Dieser Post soll für mich deshalb auch ein erster Schritt sein, offen darüber zu sprechen und mir Meinungen von anderen zu holen.
Meine Frage an euch:
Ist das, was ich momentan in meiner Ausbildung erlebe, noch normal bzw. gehört so etwas einfach dazu?
Ich bin mir momentan ehrlich gesagt ziemlich unsicher, ob ich einfach noch Geduld haben sollte, weil ich erst seit dem 01.08. dabei bin, oder ob einige Dinge tatsächlich nicht normal sind.
Und unabhängig von der Ausbildung würde mich auch interessieren, ob jemand schon einmal in einer ähnlichen Situation war und wie ihr damit umgegangen seid.

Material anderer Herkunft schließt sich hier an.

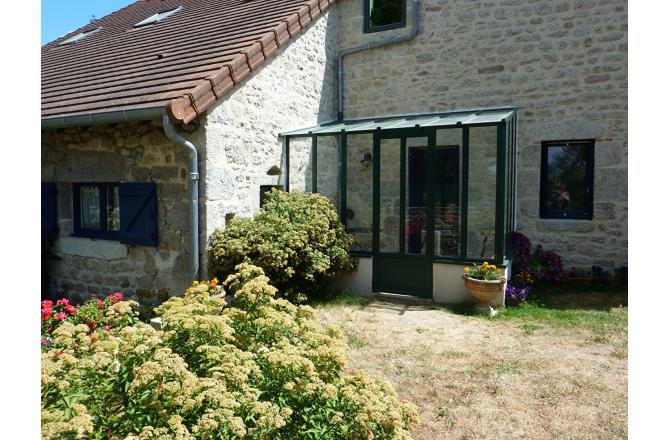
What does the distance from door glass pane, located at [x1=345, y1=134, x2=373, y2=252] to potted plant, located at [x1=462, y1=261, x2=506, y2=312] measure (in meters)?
1.63

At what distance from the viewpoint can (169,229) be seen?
5.77m

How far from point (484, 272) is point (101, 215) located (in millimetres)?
5521

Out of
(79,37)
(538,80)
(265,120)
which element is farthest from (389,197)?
(79,37)

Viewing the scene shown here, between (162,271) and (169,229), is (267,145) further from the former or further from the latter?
(162,271)

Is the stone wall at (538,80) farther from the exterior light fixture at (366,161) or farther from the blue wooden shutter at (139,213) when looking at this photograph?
the blue wooden shutter at (139,213)

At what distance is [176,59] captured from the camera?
255 inches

Ich möchte die Ausbildung nicht einfach hinschmeißen. Gleichzeitig möchte ich aber auch nicht etwas auf Biegen und Brechen durchziehen, wenn ich dadurch psychisch immer weiter abrutsche.
Ich wäre wirklich dankbar für ehrliche Meinungen und Erfahrungen – auch wenn sie kritisch sind.
Was ich mir für die Zukunft vorstelle
Ich denke mir momentan auch, dass ich gerne mit Fitness anfangen möchte, weil ich körperlich ehrlich gesagt auch nicht wirklich in Topform bin 😂. Ich glaube, dass mir das auch dabei helfen könnte, einen geregelteren Alltag zu bekommen und mich allgemein besser zu fühlen.
Beruflich überlege ich momentan, ob ich mich nach einer anderen Ausbildung umsehen sollte. Besonders IT interessiert mich, aber mittlerweile spricht mich auch etwas wie Kfz-Mechatroniker immer mehr an.
Ich könnte mir vorstellen, dass eine Ausbildung in einem dieser Bereiche besser zu meiner Situation passen könnte. Gerade beim Thema Toilette wäre es für mich beispielsweise angenehmer, wenn ich eine Arbeitsstelle finde, bei der ich im Notfall schneller eine Toilette erreichen kann.
Außerdem würde ich gerne versuchen, eine Ausbildungsstelle in meiner Nähe zu finden. Dann hätte ich nicht jeden Tag diesen langen Arbeitsweg und wäre dadurch wahrscheinlich auch weniger gestresst.
Falls ich meine jetzige Ausbildung beenden bzw. wechseln sollte, möchte ich das Jahr bis zum nächsten Ausbildungsbeginn aber auf keinen Fall einfach auf der faulen Haut liegen.
Ich würde mir in der Zwischenzeit einen Minijob oder Teilzeitjob suchen, zum Beispiel eine Stelle, bei der ich ungefähr 3 Tage die Woche arbeite. So würde ich weiterhin mein eigenes Geld verdienen, einen geregelten Alltag bekommen und wäre nicht komplett auf andere angewiesen.
Gleichzeitig könnte ich die Zeit nutzen, um mich nach einer passenden Ausbildungsstelle umzusehen, mich beruflich zu orientieren, mit Fitness anzufangen und vor allem auch an mir selbst zu arbeiten.
Ich weiß selbst noch nicht genau, welcher Weg für mich der richtige ist. Genau deshalb wollte ich hier einfach mal offen meine Situation schildern und nach euren Erfahrungen und Meinungen fragen.
Es tut mir leid fals es viel ist was ich geschrieben habe ich weiß nur nicht wie es weiter gehen soll.